Text shown:
——————

HDF5 vs. text file for storing data?

Batman28 · Jan 29, 2009

I hear alot about using HDF5 for tick stoing data for back-testing etc. but is it not far simpler reading/writing to a simple .txt file? one can easily load data into memory for analysis and save data too, so the question is what are the advantages of HDF5 vs. normal text file?

appreciate any serious input, thanks

377OHMS · Jan 29, 2009

HDF5 is a binary format, nice small files. Very good for huge data.

Nothing wrong with Ascii files but HDF5 is more appropriate for really large data.

Batman28 · Jan 29, 2009

Quote from 377OHMS:

HDF5 is a binary format, nice small files. Very good for huge data.

Nothing wrong with Ascii files but HDF5 is more appropriate for really large data.

could you pls elaborate? I mean how significant would this be in storing tick data, let's say 1 year 1min data?

Also are there any functionality advantages?

thanks

377OHMS · Jan 29, 2009

Well, the files read into Matlab with just a few lines of code and read in almost instantaneously. Some of my ascii processes can take a minute or two to open large files (~750Meg).

HDF5 files are easier to amend as each entry is a field with attributes. Changing a few rows in an ascii file using Matlab is difficult and usually people resort to perlscript if they are autonomously amending large ascii data files.

Dunno, thats all I can think of right now cause I just woke up.

Just search google for hdf5 and you'll see some good format descriptions. You might also consider SQL as an alternative. Nice to be able to query into the data from automated processes.

erdewit · Jan 29, 2009

I've played with HDF5 through it's Python
bindings (called PyTables) and found it to be
unsuitable for a tick database.

First of all, it is slower then just working with
regular files.

Second, the HDF5 database is one huge file that
is easily corruptible. For example, if you accidently
let two processes have write access to
the database then it will become corrupted.
Repairing didn't always work for me so then all
data would be lost.

Third, HDF5 is a hierarchical database where
objects are retrieved via a path-like key. This is
the same as with a regular filesystem and offers
no advantage whatsoever over a just a plain
regular filesystem.

The only usecase for HDF5 is when working with
datasets that are too large to fit into memory.
Tick data does not fall into this catagory.

——————

Source excerpt:
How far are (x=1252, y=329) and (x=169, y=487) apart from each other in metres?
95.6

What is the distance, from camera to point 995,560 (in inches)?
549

——————

Aim:
Translate this sentence from the HDF5 thread into Spanish: "HDF5 files are easier to amend as each entry is a field with attributes."

Reply:
Los archivos HDF5 son más fáciles de modificar, ya que cada entrada es un campo con atributos.